FRAGEN ZUM MATERIAL:
- 1) Zitiere aus dem Text über Schmerz und Gefühle bei Tieren alles von „Noch einmal: Schmerz“ bis hinunter zu „daher besser nachzuvollziehen.“.
- 2) Beantworte zum Text über Schmerz und Gefühle bei Tieren folgende Fragen:
(a) Was meldet der Schmerz dem Gehirn?
(b) Welcher Teil der Gefühle gilt als wissenschaftlich »minderwertiger«?
(c) Wie werden die anspruchsvolleren Gefühle genannt?

VORLIEGENDER TEXT:
● ● ● ● ● ● ●
Noch einmal: Schmerz ist ein Körpersignal, welches dem Gehirn die drohende oder eingetretene Schädigung des Körpers meldet – dieses Gefühl muss jedes Wesen kennen. Damit ist gleichzeitig geklärt, dass Tiere grundsätzlich fühlende Geschöpfe sind. Allerdings haben wir bisher erst den wissenschaftlich »minderwertigeren« Teil, die Sensibilität, abgedeckt. Um zu zeigen, wie es mit den anspruchsvolleren Gefühlen, den Emotionen, aussieht, muss ich auch in diesem Zusammenhang zunächst in die Kiste der negativen Gefühle greifen. Sie rufen viel heftigere Reaktionen hervor und sind daher besser nachzuvollziehen.
● ● ● ● ● ● ●
DATENAUSZUG:
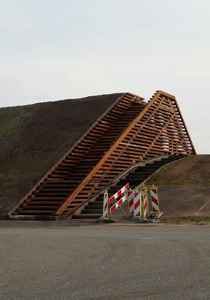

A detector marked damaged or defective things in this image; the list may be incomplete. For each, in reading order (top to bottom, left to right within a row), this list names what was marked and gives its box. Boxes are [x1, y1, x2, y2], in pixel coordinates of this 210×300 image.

rusty steel structure [7, 90, 195, 219]
weathered rust surface [7, 90, 195, 219]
● ● ● ● ● ● ●
ANTWORTEN DER REIHE NACH:
- 1)
Noch einmal: Schmerz ist ein Körpersignal, welches dem Gehirn die drohende oder eingetretene Schädigung des Körpers meldet – dieses Gefühl muss jedes Wesen kennen. Damit ist gleichzeitig geklärt, dass Tiere grundsätzlich fühlende Geschöpfe sind. Allerdings haben wir bisher erst den wissenschaftlich »minderwertigeren« Teil, die Sensibilität, abgedeckt. Um zu zeigen, wie es mit den anspruchsvolleren Gefühlen, den Emotionen, aussieht, muss ich auch in diesem Zusammenhang zunächst in die Kiste der negativen Gefühle greifen. Sie rufen viel heftigere Reaktionen hervor und sind daher besser nachzuvollziehen.

- 2)
(a) Die drohende oder eingetretene Schädigung des Körpers.
(b) Die Sensibilität.
(c) Emotionen.